Informations fournies par un témoin

Selon Le Parisien , c’est sur la base d’informations fournies à la gendarmerie par un témoin que le suspect, père d’un jeune enfant et qui ne connaît pas personnellement la victime, a été arrêté à son domicile par la RS, avec le soutien de le groupe d’intervention de la gendarmerie nationale (GIGN). Selon Le Dauphiné Libéré , l’individu aurait avoué mercredi, reconnaissant s’être débarrassé de ses vêtements et de ses baskets, jetés dans une poubelle d’une ville voisine. Les effets personnels du jeune homme avaient donc été préalablement retrouvés par les enquêteurs, qui auraient également un ADN partiel retrouvé sur les vêtements de Victorine. Meurtre Victorine hommage

Selon «Le Dauphiné Libéré», l’individu aurait avoué mercredi

Les enquêteurs compareront les empreintes ADN du suspect avec celles recueillies sur le corps de la victime et l’endroit où il a été trouvé.

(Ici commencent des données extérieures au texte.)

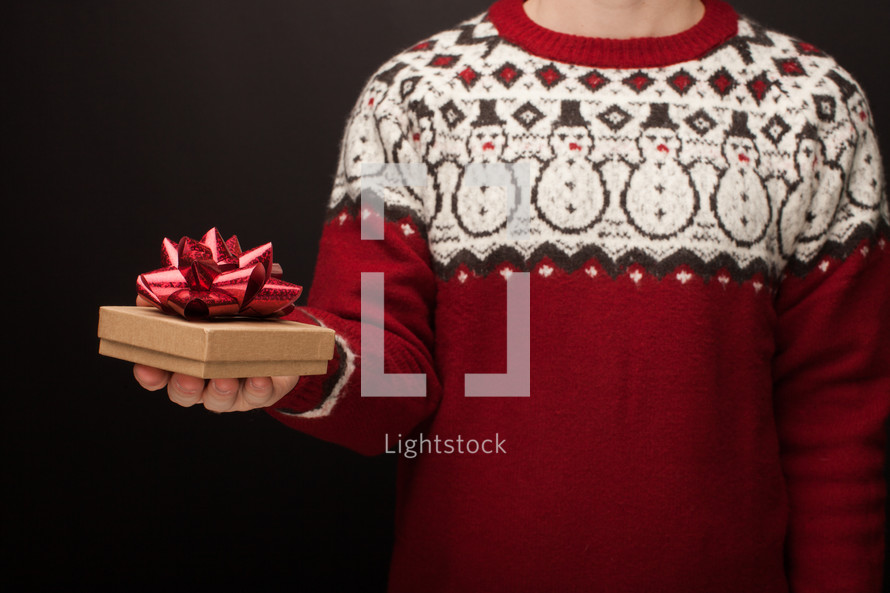 a man in a Christmas sweater holding a gift box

L’étudiante en BTS communication du Lycée Condorcet à Saint-Priest (Rhône) a disparu le soir du 26 septembre, rentrant chez elle, après une après-midi de shopping entre amis dans un centre commercial. Après avoir manqué le bus, elle a continué à pied. Sans nouvelles, sa famille avait lancé un avis de recherche. Meurtre Victorine hommage

Elle serait morte «par noyade avec l’intervention d’un tiers» , selon les conclusions de l’autopsie révélées le 30 septembre par le parquet de Grenoble. Le rapport mentionne «de multiples ecchymoses internes trouvées sur le corps de la victime» .

«Nous sommes patients»
Selon Le Dauphiné Libéré , Victorine Dartois aurait croisé son meurtrier présumé en traversant le parking du stade des Prairies, situé à proximité du domicile du suspect et d’où l’étudiant aurait passé un dernier coup de téléphone vers 19 heures. Le 4 octobre, un blanc La marche en hommage à la jeune femme a réuni près de 6 000 personnes à Villefontaine, commune de 19 000 habitants située à une quarantaine de kilomètres de Lyon.

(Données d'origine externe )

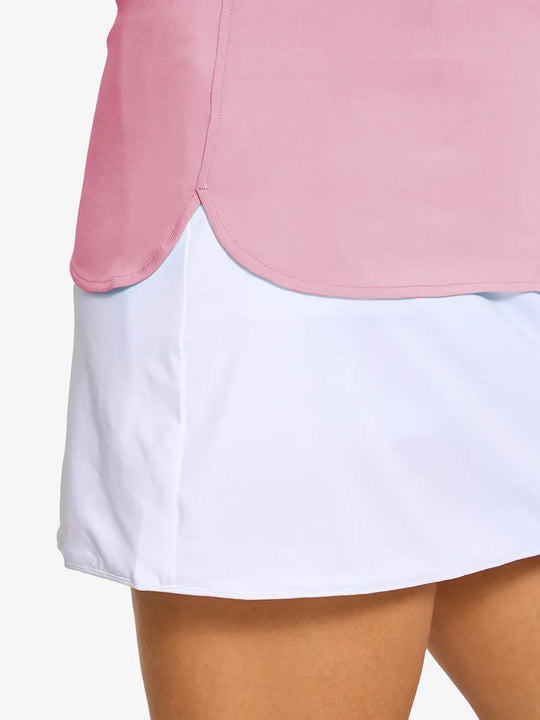 Detail shot of side hem opening on PINK Women's Performance Solid Polo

Contacté mercredi soir, l’avocat de la famille Dartois, M e Kelly Monteiro, assure d’ignorer à nouveau «l’identité» du suspect et «les éléments à inculper qui ont conduit à son arrestation ». «Nous faisons preuve d’une grande prudence pour que l’affaire aboutisse, confie-t-elle. Avec les parents de Victorine Dartois, nous sommes patients. Depuis le début de l’affaire, nous ne nous sommes pas précipités. Si nous n’avons pas le nom du suspect demain, nous l’obtiendrons après-demain. Ça viendra. Les enquêteurs ont fait un travail formidable. La mise en place d’une unité dédiée vingt-quatre heures sur vingt-quatre à l’enquête a permis cette arrestation rapide.  »

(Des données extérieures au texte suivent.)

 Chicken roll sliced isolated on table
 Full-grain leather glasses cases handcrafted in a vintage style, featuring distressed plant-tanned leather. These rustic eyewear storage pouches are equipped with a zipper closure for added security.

Dénommée «HomRoche», cette cellule d’enquête de dix gendarmes travaille, dans le cadre de cette procédure, avec l’aide d’experts de l’Institut de recherche criminelle de la gendarmerie, qui appartiennent au pôle judiciaire de la gendarmerie. national (PJGN) de Pontoise (Val-d’Oise). Contacté, le PJGN a attendu le prochain communiqué du parquet de Grenoble avant de «commenter» l’avancement de l’enquête.